GIVEN DATA =

━━━━━━━━━━━━━━━━━━━━

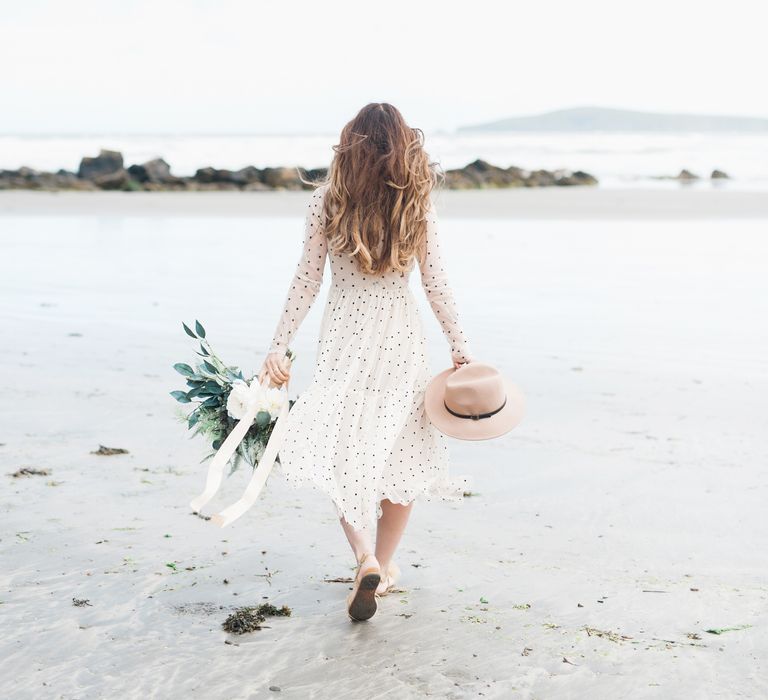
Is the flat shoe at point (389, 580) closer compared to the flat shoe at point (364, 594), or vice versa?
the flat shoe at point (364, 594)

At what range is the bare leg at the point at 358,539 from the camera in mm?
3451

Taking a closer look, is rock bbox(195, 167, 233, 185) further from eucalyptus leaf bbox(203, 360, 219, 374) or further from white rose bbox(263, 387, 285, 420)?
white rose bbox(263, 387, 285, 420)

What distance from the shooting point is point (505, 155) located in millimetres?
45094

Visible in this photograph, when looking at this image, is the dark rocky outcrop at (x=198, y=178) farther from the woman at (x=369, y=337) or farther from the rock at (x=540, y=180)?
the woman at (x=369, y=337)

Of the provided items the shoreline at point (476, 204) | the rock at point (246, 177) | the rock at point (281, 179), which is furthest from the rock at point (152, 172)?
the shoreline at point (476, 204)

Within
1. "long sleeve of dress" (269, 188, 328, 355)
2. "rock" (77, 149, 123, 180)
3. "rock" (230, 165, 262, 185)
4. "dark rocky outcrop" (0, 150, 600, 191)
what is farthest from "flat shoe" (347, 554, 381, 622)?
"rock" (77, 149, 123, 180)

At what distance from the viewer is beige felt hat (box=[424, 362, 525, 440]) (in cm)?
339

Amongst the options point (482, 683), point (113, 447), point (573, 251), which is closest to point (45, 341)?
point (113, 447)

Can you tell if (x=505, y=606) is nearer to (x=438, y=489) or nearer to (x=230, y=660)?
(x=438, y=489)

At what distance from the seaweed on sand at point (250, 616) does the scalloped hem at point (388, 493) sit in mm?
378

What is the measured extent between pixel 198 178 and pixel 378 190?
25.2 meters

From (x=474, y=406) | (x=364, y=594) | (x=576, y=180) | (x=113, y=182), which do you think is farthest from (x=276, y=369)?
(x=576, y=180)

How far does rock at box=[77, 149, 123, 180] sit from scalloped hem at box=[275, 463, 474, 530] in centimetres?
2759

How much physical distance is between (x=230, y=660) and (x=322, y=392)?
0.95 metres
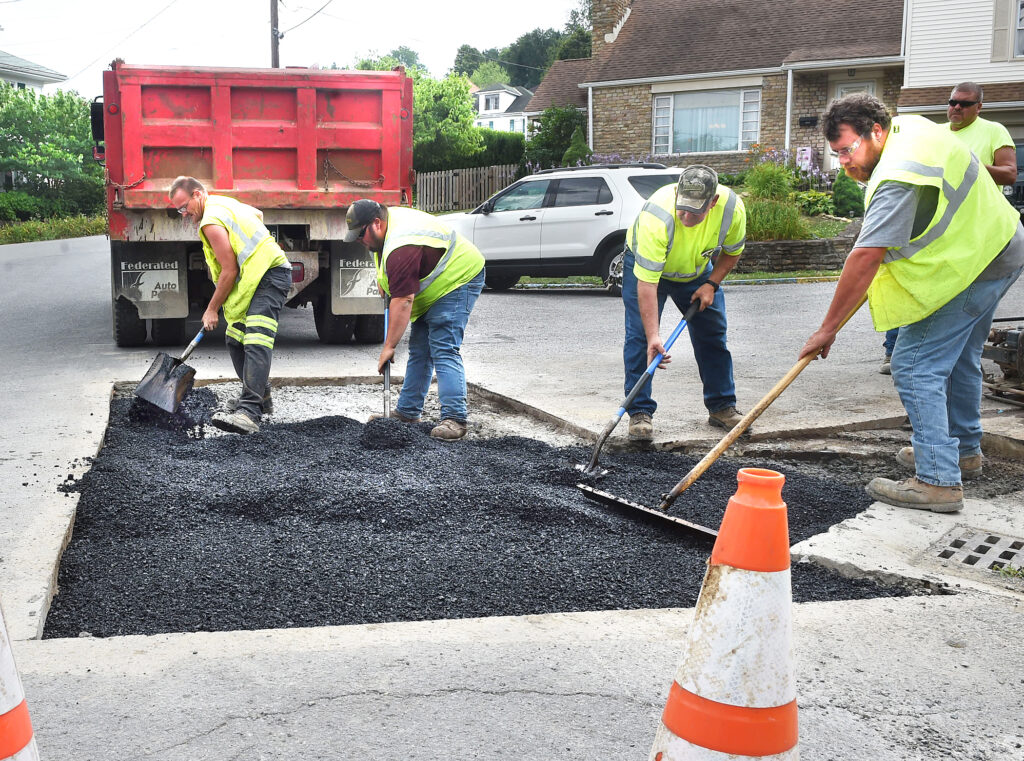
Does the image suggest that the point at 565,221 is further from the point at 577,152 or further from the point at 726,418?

━━━━━━━━━━━━━━━━━━━━

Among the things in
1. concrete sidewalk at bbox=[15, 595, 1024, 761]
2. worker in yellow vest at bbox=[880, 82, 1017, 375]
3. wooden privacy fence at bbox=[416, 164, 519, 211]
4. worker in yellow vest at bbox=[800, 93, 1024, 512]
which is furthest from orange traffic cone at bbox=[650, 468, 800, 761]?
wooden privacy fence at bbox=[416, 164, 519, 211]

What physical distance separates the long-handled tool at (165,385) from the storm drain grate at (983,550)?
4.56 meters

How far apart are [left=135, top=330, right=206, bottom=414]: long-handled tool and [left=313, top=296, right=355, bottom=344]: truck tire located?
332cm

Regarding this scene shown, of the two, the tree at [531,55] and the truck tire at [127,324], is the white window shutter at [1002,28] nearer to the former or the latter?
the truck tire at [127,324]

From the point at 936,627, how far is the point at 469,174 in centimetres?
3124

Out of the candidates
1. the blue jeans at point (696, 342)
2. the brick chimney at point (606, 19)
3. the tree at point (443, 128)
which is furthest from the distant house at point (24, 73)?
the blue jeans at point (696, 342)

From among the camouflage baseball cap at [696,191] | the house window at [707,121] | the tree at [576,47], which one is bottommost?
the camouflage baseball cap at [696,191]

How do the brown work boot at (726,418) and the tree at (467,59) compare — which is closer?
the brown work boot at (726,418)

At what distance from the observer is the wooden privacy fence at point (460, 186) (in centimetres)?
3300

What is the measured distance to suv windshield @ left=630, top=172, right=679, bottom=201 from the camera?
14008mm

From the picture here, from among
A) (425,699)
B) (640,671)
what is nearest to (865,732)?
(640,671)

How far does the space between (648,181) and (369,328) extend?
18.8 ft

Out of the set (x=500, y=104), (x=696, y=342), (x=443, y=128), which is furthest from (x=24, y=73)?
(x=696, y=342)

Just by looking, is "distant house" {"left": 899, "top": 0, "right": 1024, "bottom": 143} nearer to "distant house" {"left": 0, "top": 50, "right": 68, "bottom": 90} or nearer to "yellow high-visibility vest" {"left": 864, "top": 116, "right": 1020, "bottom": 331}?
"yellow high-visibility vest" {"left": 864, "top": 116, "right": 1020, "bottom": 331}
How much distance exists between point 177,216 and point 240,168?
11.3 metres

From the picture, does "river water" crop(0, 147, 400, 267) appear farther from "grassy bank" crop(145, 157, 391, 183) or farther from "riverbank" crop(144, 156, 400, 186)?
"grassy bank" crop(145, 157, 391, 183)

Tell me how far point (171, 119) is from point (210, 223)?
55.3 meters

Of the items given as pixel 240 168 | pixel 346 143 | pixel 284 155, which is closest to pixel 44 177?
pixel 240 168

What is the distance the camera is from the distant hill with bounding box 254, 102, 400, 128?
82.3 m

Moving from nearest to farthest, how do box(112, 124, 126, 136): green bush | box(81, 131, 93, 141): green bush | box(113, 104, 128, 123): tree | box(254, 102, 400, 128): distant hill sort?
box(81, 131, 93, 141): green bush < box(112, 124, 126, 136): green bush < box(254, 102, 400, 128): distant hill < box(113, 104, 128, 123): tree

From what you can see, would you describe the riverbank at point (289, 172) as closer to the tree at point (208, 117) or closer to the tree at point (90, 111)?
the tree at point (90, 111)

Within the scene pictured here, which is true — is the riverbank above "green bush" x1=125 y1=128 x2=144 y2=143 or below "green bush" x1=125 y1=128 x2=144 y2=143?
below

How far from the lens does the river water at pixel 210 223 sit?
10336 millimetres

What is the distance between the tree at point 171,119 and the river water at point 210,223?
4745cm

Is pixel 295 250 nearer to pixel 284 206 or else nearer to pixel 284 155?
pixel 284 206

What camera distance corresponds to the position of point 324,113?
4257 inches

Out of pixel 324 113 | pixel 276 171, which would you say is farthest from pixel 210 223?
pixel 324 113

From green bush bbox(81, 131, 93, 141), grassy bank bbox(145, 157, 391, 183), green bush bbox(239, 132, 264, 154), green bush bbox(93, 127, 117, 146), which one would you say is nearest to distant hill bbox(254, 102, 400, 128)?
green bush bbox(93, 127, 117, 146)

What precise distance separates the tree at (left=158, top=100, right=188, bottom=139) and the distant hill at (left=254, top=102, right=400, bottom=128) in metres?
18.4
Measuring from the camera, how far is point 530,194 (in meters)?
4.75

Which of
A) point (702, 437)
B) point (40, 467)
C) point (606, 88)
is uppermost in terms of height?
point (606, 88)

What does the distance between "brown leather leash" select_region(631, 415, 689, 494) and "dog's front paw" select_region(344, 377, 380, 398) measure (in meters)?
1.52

━━━━━━━━━━━━━━━━━━━━

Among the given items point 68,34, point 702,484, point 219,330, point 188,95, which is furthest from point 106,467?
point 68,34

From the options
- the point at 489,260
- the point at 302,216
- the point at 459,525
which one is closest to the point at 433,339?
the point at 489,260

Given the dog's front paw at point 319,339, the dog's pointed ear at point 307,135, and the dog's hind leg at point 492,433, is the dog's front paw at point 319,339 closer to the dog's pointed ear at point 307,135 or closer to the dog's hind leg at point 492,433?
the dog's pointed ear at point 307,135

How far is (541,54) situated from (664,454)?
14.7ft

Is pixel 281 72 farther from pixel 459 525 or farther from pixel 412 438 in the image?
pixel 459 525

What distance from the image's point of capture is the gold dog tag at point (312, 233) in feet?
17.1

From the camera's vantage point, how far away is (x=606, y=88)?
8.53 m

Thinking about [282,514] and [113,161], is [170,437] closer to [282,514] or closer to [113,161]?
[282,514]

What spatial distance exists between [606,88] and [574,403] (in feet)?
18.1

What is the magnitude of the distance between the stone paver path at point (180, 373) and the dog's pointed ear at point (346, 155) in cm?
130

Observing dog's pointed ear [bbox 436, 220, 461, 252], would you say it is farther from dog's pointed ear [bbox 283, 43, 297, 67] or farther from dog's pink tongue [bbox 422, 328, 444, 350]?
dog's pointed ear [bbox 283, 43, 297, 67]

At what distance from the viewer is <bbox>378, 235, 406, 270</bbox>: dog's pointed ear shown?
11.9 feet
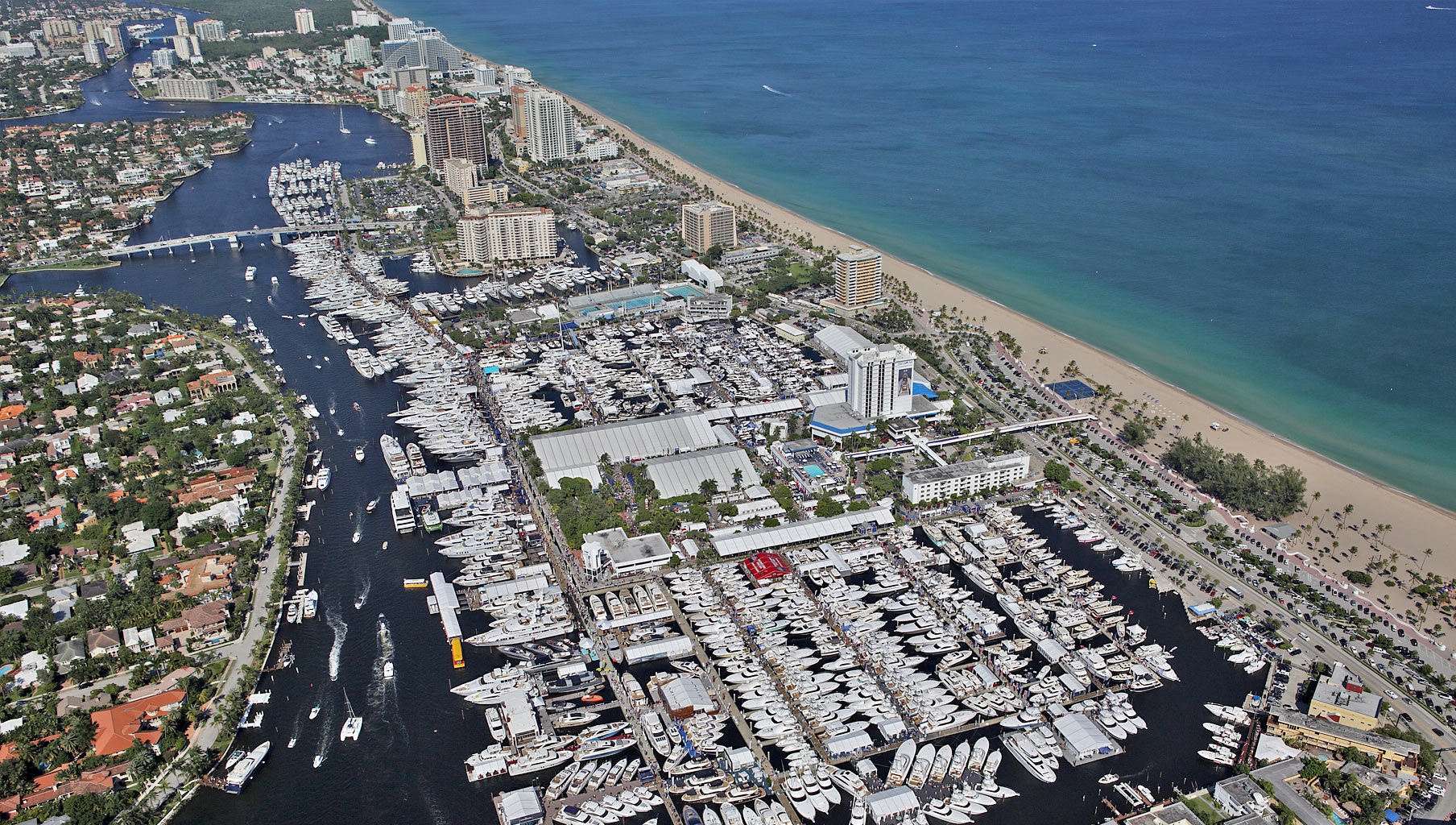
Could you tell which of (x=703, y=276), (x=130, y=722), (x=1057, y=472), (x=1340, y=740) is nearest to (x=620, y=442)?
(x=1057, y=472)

━━━━━━━━━━━━━━━━━━━━

Pull out every line in the entries above that contains the word "truck", matching case exactly.

RESPONSE =
How far apart are [left=135, top=330, right=206, bottom=414]: long-handled tool and [left=313, top=296, right=355, bottom=344]: truck tire located?
Regarding this scene shown, of the two, the tree at [531,55] and the truck tire at [127,324], is the white window shutter at [1002,28] nearer to the former or the latter?
the truck tire at [127,324]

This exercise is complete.